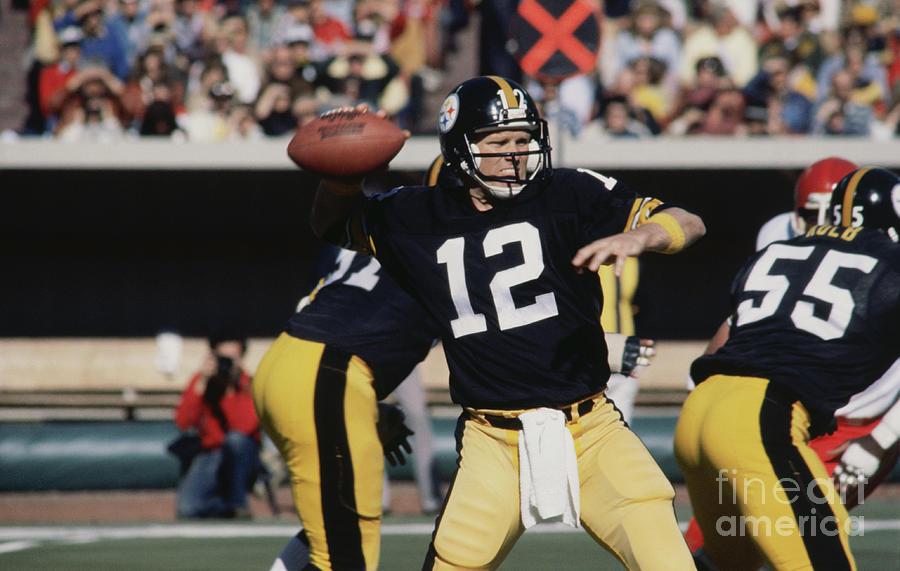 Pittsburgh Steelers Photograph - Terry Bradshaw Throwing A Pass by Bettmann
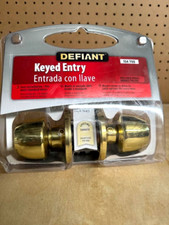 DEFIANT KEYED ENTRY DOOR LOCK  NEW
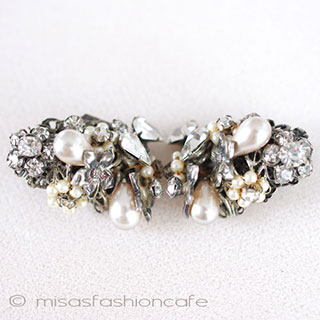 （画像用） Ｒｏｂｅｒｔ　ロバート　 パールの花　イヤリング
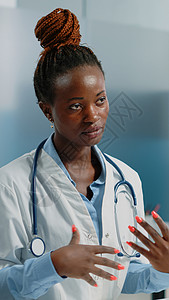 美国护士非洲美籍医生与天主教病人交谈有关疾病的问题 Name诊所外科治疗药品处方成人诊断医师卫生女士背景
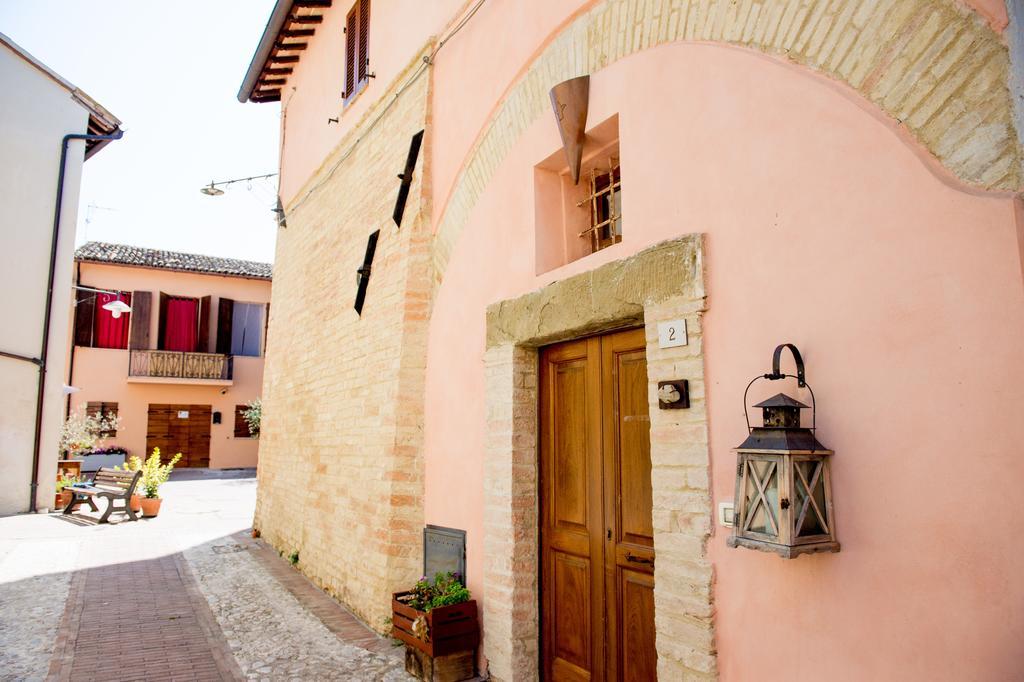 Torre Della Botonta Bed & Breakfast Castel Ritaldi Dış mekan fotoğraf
==
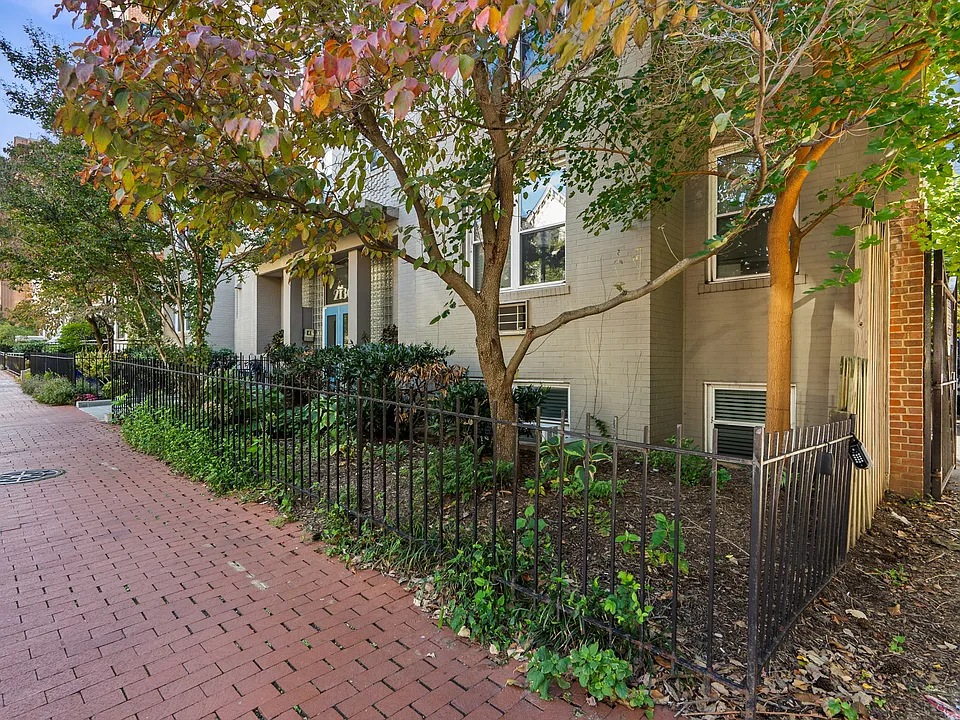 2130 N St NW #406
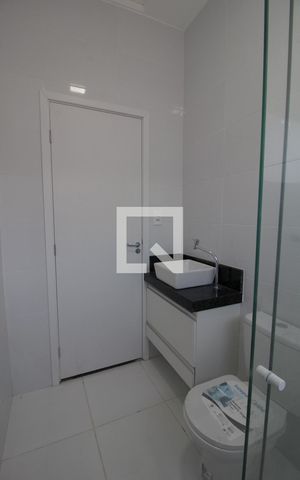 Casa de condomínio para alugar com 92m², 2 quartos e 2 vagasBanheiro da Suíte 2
--
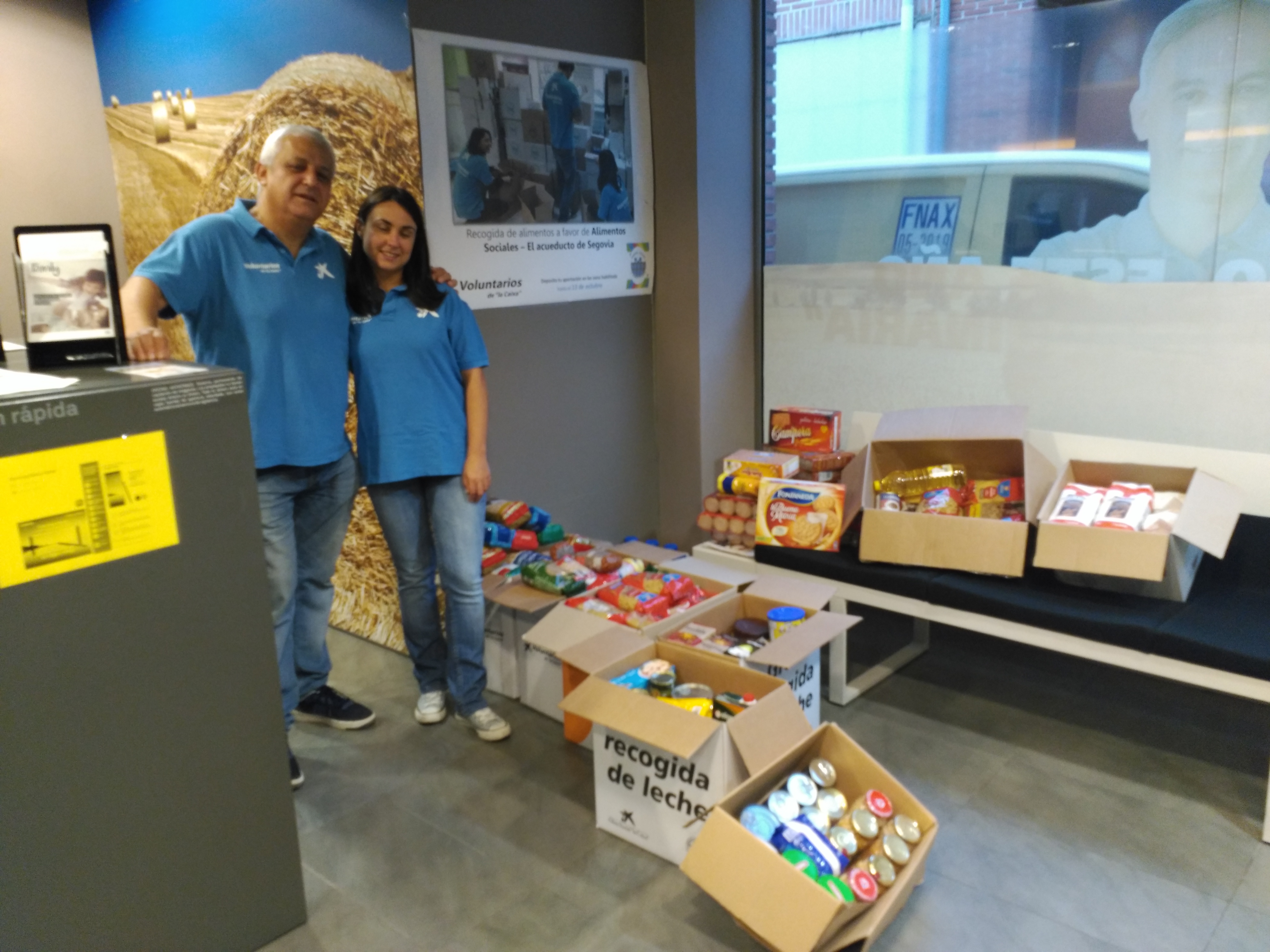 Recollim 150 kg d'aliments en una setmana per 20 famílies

**Задание:** Воспроизведите без изменений строки начиная со строки с «Pittsburgh Steelers Photograph» и заканчивая строкой с «Torre Della Botonta», включая обе. Картинки в ответ не включайте.

**Ответ к заданию:**
 Pittsburgh Steelers Photograph - Terry Bradshaw Throwing A Pass by Bettmann
 DEFIANT KEYED ENTRY DOOR LOCK  NEW
 （画像用） Ｒｏｂｅｒｔ　ロバート　 パールの花　イヤリング
 美国护士非洲美籍医生与天主教病人交谈有关疾病的问题 Name诊所外科治疗药品处方成人诊断医师卫生女士背景
 Torre Della Botonta Bed & Breakfast Castel Ritaldi Dış mekan fotoğraf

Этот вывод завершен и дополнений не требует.